Selanjutnya Al-Junaidi r.a. berkata : “Maha Suci Allah dari
shifat-shifat dari yang baru, Maha Suci Allah dengan keagunganNya yang mempunyai shifat sempurna, termulia dalam hati atas pemberian belas kasianNya, terkenal dengan keadilanNya yang mempunyai shifat-shifat yang Agung”.
Setelah
orang itu menperhatikan uraian Al-Junaidi
r.a. maka berdirilah orang itu seraya mencium tangannya beliau dan orang
itupun terus bertaubat. Seterusnya orang itu tetap bersama-sama dengan Imam Al-Junaidi r.a. sampai beliau wafat.
Peristiwa
seperti pada masa Al-Junaidi r.a.
terjadi juga pada masa Syeikh Abdul
Qadir- Jailany. Pada suatu ketika, ditanya Syeikh Abdul Qadir Jailany dari seseorang laki-laki mengaku bahwa Ia dapat melihat Tuhan dengan matanya. Oleh karenanya maka orang itu menanyakan hal
itu kepada Syeikh Abdul Qadir Jailany.
Beliau
berkata : “Na’am” (“Iya”). Dan
demikianlah sebenarnya bahwa beliau melihat Allah dengan mata hatinya
(“Al-Bashiyra”) Nur Cahaya Yang Maha
Agung. Kemudian tembus dari penglihatan hatinya itu kepenglihatan
matanya. Dalam hal ini, Ahli-Ahli Tashawwuf
mangambil pengertian bahwa :
“Faidzaas-taulatir-ruu
hhanniytu ‘alal basyariy-yatin ‘akasa nazharul-bashari ilal-bashiyrati falaa
yaral-bashiyru illal ma’aniyl-latiy kanat tarahal bashiyratu”.
“Apabila Ruhaniah
(al-ruhhaniy) telah meliputi atau berkuasa atas Indriah (al-basyariy)

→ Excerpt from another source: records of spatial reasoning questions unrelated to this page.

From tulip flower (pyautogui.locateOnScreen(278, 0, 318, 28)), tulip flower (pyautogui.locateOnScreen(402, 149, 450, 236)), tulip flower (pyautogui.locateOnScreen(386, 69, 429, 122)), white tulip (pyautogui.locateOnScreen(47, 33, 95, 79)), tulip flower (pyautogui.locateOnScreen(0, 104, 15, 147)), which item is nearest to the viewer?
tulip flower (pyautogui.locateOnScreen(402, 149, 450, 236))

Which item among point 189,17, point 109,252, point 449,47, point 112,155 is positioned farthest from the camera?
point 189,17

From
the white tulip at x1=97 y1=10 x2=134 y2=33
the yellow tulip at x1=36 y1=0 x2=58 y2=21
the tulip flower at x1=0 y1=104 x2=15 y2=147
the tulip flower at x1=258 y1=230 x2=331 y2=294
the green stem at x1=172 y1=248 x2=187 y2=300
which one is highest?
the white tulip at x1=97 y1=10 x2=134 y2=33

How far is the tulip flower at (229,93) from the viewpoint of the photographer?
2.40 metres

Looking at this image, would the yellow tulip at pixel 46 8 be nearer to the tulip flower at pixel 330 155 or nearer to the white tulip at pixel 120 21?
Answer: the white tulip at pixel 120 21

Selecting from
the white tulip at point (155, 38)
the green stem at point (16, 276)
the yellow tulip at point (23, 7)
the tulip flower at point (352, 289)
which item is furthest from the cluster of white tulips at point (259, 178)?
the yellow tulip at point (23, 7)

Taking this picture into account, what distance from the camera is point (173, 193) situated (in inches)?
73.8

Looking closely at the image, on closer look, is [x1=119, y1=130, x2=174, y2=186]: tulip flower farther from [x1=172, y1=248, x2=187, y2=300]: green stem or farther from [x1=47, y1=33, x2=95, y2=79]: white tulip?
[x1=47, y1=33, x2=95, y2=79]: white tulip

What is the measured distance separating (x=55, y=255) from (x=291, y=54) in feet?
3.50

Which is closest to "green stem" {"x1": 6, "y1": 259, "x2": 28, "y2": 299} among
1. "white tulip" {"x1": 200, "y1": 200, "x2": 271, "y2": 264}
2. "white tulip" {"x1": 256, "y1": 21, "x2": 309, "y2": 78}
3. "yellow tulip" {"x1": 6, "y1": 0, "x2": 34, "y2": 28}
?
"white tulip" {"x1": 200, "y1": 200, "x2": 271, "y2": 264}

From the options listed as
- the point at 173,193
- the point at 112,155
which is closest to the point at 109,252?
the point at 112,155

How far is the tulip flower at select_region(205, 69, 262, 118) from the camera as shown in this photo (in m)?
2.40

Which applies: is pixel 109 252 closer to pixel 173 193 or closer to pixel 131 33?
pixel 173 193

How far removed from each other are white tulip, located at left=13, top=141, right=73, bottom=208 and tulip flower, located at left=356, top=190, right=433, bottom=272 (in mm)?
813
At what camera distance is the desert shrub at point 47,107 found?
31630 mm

maka berbaliklah penglihatan mata (al-bashaar) kedalam penglihatan hati
sanubari
(al-bashiyratu) maka ketika itu
tiadalah penglihatan mata itu kecuali yang(al-ma’aniy) yang dipahami yang menjadi objek penglihatan hati
(sedang objek penglihatan mata sesuatu yang tampak-tampak saja)”.